■ DIRECTIONS: Below is a listing to write out in full, exactly as given, without its pictures.

Scene-based spatial questions:
## START
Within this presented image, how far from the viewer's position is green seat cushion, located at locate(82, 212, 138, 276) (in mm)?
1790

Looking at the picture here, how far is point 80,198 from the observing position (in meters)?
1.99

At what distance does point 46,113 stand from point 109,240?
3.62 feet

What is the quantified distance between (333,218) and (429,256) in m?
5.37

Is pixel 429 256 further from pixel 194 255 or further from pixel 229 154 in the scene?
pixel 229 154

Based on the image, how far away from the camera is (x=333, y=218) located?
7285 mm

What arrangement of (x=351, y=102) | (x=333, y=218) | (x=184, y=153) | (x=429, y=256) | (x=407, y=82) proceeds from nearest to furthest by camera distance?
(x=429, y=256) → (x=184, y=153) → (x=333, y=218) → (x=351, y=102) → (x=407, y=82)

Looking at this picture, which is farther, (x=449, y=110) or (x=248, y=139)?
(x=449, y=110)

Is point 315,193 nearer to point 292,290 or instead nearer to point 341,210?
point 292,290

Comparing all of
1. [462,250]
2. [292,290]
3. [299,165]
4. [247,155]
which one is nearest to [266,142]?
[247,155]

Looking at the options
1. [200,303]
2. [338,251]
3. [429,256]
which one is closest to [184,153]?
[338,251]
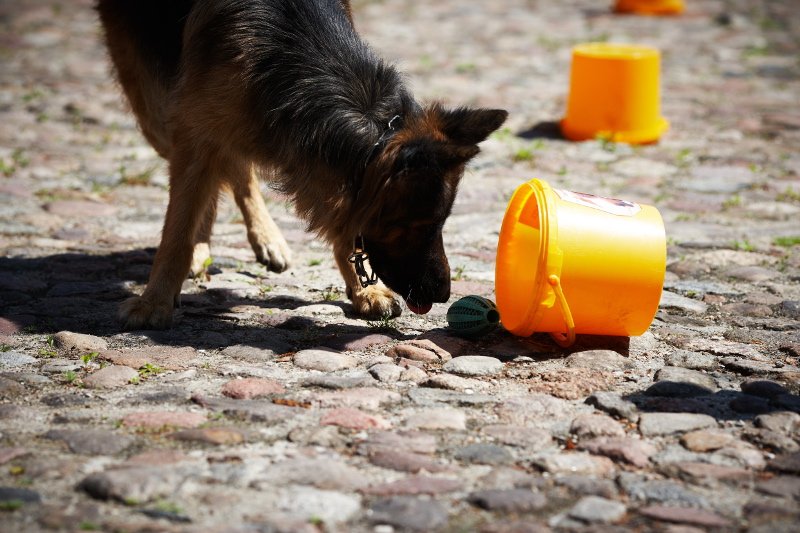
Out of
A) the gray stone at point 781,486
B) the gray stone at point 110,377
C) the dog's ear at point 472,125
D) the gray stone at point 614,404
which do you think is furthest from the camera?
the dog's ear at point 472,125

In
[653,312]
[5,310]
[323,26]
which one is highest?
[323,26]

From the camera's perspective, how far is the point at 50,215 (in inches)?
249

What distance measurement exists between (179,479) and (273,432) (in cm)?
48

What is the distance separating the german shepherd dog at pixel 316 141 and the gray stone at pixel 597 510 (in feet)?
5.19

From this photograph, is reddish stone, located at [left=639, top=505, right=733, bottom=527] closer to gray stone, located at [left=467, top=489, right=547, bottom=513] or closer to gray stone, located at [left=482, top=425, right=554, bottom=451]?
gray stone, located at [left=467, top=489, right=547, bottom=513]

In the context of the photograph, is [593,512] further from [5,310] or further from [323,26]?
[5,310]

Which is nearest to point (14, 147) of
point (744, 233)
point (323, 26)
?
point (323, 26)

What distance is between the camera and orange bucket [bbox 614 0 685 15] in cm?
1345

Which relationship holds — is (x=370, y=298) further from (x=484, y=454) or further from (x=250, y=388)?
(x=484, y=454)

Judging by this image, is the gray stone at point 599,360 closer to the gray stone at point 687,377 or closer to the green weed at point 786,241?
the gray stone at point 687,377

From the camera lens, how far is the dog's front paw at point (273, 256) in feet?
18.3

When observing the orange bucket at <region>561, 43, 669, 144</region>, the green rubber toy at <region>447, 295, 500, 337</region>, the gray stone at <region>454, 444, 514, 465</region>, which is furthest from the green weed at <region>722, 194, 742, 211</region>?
the gray stone at <region>454, 444, 514, 465</region>

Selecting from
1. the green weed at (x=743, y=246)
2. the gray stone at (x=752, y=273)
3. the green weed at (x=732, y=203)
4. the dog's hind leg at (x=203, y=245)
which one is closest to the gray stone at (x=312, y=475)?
the dog's hind leg at (x=203, y=245)

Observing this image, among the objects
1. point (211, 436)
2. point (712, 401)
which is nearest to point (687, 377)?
point (712, 401)
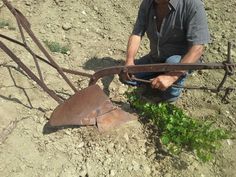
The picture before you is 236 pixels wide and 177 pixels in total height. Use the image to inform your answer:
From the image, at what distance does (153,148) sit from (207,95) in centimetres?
104

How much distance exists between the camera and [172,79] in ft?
12.2

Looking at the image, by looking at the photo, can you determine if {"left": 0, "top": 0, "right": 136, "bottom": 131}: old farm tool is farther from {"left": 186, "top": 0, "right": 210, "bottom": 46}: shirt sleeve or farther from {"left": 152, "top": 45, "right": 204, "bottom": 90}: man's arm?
{"left": 186, "top": 0, "right": 210, "bottom": 46}: shirt sleeve

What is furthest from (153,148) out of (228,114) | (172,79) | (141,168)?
(228,114)

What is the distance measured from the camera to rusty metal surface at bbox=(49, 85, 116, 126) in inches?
152

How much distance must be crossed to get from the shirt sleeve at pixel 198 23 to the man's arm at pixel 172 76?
64 mm

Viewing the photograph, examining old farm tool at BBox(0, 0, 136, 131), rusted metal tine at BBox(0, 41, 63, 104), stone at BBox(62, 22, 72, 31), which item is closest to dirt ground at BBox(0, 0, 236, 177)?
stone at BBox(62, 22, 72, 31)

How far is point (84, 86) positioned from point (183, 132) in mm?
1267

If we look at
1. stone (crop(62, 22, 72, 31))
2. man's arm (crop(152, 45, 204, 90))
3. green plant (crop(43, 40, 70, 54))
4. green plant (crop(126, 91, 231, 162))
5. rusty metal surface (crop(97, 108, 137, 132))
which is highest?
man's arm (crop(152, 45, 204, 90))

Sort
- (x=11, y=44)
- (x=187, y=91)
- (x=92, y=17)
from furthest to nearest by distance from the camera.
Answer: (x=92, y=17) < (x=11, y=44) < (x=187, y=91)

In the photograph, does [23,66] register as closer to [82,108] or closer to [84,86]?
[82,108]

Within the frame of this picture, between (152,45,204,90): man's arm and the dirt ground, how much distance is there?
1.93ft

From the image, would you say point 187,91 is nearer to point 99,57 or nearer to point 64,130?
point 99,57

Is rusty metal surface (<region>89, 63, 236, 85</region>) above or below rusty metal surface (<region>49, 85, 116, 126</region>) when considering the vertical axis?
above

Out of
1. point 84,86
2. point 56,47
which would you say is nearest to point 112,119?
point 84,86
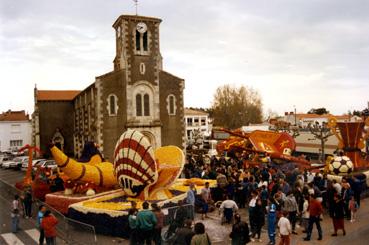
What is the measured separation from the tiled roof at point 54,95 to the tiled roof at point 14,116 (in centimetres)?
2543

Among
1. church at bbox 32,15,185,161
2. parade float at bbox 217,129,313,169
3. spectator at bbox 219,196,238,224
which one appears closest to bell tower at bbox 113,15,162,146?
church at bbox 32,15,185,161

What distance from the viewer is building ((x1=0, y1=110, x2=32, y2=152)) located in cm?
7368

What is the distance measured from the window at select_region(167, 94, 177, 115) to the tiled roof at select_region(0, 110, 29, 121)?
47.0 metres

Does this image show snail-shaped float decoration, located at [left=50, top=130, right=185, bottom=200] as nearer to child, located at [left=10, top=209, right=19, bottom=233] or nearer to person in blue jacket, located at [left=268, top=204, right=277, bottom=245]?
child, located at [left=10, top=209, right=19, bottom=233]

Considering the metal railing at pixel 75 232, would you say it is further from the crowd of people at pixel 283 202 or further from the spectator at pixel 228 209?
the spectator at pixel 228 209

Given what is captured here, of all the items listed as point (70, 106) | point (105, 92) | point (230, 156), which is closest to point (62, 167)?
point (230, 156)


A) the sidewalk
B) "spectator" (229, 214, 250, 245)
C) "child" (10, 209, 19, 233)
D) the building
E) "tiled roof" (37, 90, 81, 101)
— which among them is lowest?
the sidewalk

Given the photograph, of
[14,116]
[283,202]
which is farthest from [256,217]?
[14,116]

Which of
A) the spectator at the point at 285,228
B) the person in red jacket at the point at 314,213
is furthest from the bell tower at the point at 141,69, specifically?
the spectator at the point at 285,228

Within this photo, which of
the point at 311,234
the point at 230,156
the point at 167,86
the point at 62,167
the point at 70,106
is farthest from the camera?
the point at 70,106

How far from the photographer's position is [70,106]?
51.4 meters

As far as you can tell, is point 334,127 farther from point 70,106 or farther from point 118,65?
point 70,106

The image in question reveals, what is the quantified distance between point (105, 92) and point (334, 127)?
2008cm

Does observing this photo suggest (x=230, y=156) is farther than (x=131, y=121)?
No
## END
■ SOLUTION:
Within this presented image, how far from the viewer's position is green seat cushion, located at locate(82, 212, 138, 276) (in mm)?
1790

Looking at the picture here, how far is point 80,198 from the observing position (in meters)?
1.99

At what distance does point 46,113 stand from point 109,240?
3.62 feet

What is the quantified distance between (333,218) and (429,256) in m?
5.37

Is pixel 429 256 further from pixel 194 255 or further from pixel 229 154 in the scene?
pixel 229 154

Based on the image, how far away from the camera is (x=333, y=218) located?
7285 mm

What arrangement of (x=351, y=102) | (x=333, y=218) | (x=184, y=153) | (x=429, y=256) | (x=407, y=82) proceeds from nearest to furthest by camera distance?
(x=429, y=256) → (x=184, y=153) → (x=333, y=218) → (x=351, y=102) → (x=407, y=82)

Looking at this picture, which is farther, (x=449, y=110) or (x=248, y=139)?
(x=449, y=110)

Is point 315,193 nearer to point 292,290 or instead nearer to point 341,210?
point 292,290

Comparing all of
1. [462,250]
2. [292,290]
3. [299,165]
4. [247,155]
which one is nearest to [266,142]?
[247,155]

Looking at the options
1. [200,303]
2. [338,251]
3. [429,256]
which one is closest to [184,153]?
[338,251]
Out of
A) the gray stone at point 781,486
B) the gray stone at point 110,377
C) the dog's ear at point 472,125
D) the gray stone at point 614,404
which do you think is furthest from the camera?
the dog's ear at point 472,125

In
[653,312]
[5,310]
[323,26]
which one is highest?
[323,26]

From the camera's perspective, how far is the point at 50,215 (in inches)?
249

What distance measurement exists between (179,479) and (273,432) (in cm)?
48

What is the distance separating the german shepherd dog at pixel 316 141 and the gray stone at pixel 597 510 (in feet)?
5.19

From this photograph, is reddish stone, located at [left=639, top=505, right=733, bottom=527] closer to gray stone, located at [left=467, top=489, right=547, bottom=513] or closer to gray stone, located at [left=482, top=425, right=554, bottom=451]?
gray stone, located at [left=467, top=489, right=547, bottom=513]

In the context of the photograph, is [593,512] further from [5,310] or further from [323,26]?
[5,310]

Which is nearest to point (14, 147) of
point (744, 233)
point (323, 26)
?
point (323, 26)

What distance is between the camera and orange bucket [bbox 614 0 685 15] in cm?
1345

Which relationship holds — is (x=370, y=298) further from (x=484, y=454) or further from (x=250, y=388)?
(x=484, y=454)

Judging by this image, is the gray stone at point 599,360 closer to the gray stone at point 687,377 or closer to the green weed at point 786,241?
the gray stone at point 687,377

From the camera lens, how far is the dog's front paw at point (273, 256) in feet?
18.3

When observing the orange bucket at <region>561, 43, 669, 144</region>, the green rubber toy at <region>447, 295, 500, 337</region>, the gray stone at <region>454, 444, 514, 465</region>, which is furthest from the green weed at <region>722, 194, 742, 211</region>?
the gray stone at <region>454, 444, 514, 465</region>

Selecting from
1. the green weed at (x=743, y=246)
2. the gray stone at (x=752, y=273)
3. the green weed at (x=732, y=203)
4. the dog's hind leg at (x=203, y=245)
which one is closest to the gray stone at (x=312, y=475)?
the dog's hind leg at (x=203, y=245)

Observing this image, among the objects
1. point (211, 436)
2. point (712, 401)
which is nearest to point (687, 377)?
point (712, 401)
The picture before you is 236 pixels wide and 177 pixels in total height. Use the image to inform your answer:
From the image, at what distance does (153,148) sit from (207,95) in centimetres?
104

How much distance exists between the camera and [172,79] in ft?
12.2

Looking at the image, by looking at the photo, can you determine if {"left": 0, "top": 0, "right": 136, "bottom": 131}: old farm tool is farther from {"left": 186, "top": 0, "right": 210, "bottom": 46}: shirt sleeve or farther from {"left": 152, "top": 45, "right": 204, "bottom": 90}: man's arm?
{"left": 186, "top": 0, "right": 210, "bottom": 46}: shirt sleeve

What is furthest from (153,148) out of (228,114) | (172,79) | (141,168)?
(228,114)

What is the distance measured from the camera to rusty metal surface at bbox=(49, 85, 116, 126) in inches?
152

How much distance must be crossed to get from the shirt sleeve at pixel 198 23 to the man's arm at pixel 172 76?
64 mm

Viewing the photograph, examining old farm tool at BBox(0, 0, 136, 131), rusted metal tine at BBox(0, 41, 63, 104), stone at BBox(62, 22, 72, 31), which item is closest to dirt ground at BBox(0, 0, 236, 177)?
stone at BBox(62, 22, 72, 31)

How far is point (84, 86) positioned from point (183, 132) in mm?
1267

If we look at
1. stone (crop(62, 22, 72, 31))
2. man's arm (crop(152, 45, 204, 90))
3. green plant (crop(43, 40, 70, 54))
4. green plant (crop(126, 91, 231, 162))
5. rusty metal surface (crop(97, 108, 137, 132))
which is highest?
man's arm (crop(152, 45, 204, 90))

Sort
- (x=11, y=44)
- (x=187, y=91)
- (x=92, y=17)
from furthest to nearest by distance from the camera.
Answer: (x=92, y=17) < (x=11, y=44) < (x=187, y=91)

In the photograph, does [23,66] register as closer to [82,108] or closer to [84,86]?
[82,108]

Within the frame of this picture, between (152,45,204,90): man's arm and the dirt ground, how much distance is there?
1.93ft

From the image, would you say point 187,91 is nearer to point 99,57 or nearer to point 64,130?
point 99,57

Is rusty metal surface (<region>89, 63, 236, 85</region>) above or below rusty metal surface (<region>49, 85, 116, 126</region>) when considering the vertical axis?
above

Out of
1. point 84,86
2. point 56,47
which would you say is nearest to point 112,119?
point 84,86
What is the measured separation from the tiled roof at point 54,95 to the tiled roof at point 14,116 (in centimetres)?
2543

Among
1. church at bbox 32,15,185,161
2. parade float at bbox 217,129,313,169
3. spectator at bbox 219,196,238,224
which one appears closest to bell tower at bbox 113,15,162,146?
church at bbox 32,15,185,161

What distance from the viewer is building ((x1=0, y1=110, x2=32, y2=152)) located in cm?
7368

What is the distance measured from the window at select_region(167, 94, 177, 115) to the tiled roof at select_region(0, 110, 29, 121)?
47.0 metres

Does this image show snail-shaped float decoration, located at [left=50, top=130, right=185, bottom=200] as nearer to child, located at [left=10, top=209, right=19, bottom=233] or nearer to person in blue jacket, located at [left=268, top=204, right=277, bottom=245]?
child, located at [left=10, top=209, right=19, bottom=233]

Considering the metal railing at pixel 75 232, would you say it is further from the crowd of people at pixel 283 202 or further from the spectator at pixel 228 209?
the spectator at pixel 228 209

Given what is captured here, of all the items listed as point (70, 106) | point (105, 92) | point (230, 156), which is closest to point (62, 167)?
point (230, 156)


A) the sidewalk
B) "spectator" (229, 214, 250, 245)
C) "child" (10, 209, 19, 233)
D) the building
E) "tiled roof" (37, 90, 81, 101)
— which among them is lowest?
the sidewalk

Given the photograph, of
[14,116]
[283,202]
which is farthest from [256,217]?
[14,116]

Which of
A) the spectator at the point at 285,228
B) the person in red jacket at the point at 314,213
is furthest from the bell tower at the point at 141,69, specifically?
the spectator at the point at 285,228

Within this photo, which of
the point at 311,234
the point at 230,156
the point at 167,86
the point at 62,167
the point at 70,106
is farthest from the camera?
the point at 70,106

How far from the photographer's position is [70,106]?
51.4 meters

As far as you can tell, is point 334,127 farther from point 70,106 or farther from point 118,65?
point 70,106

The image in question reveals, what is the quantified distance between point (105, 92) and point (334, 127)?
2008cm

Does observing this photo suggest (x=230, y=156) is farther than (x=131, y=121)?
No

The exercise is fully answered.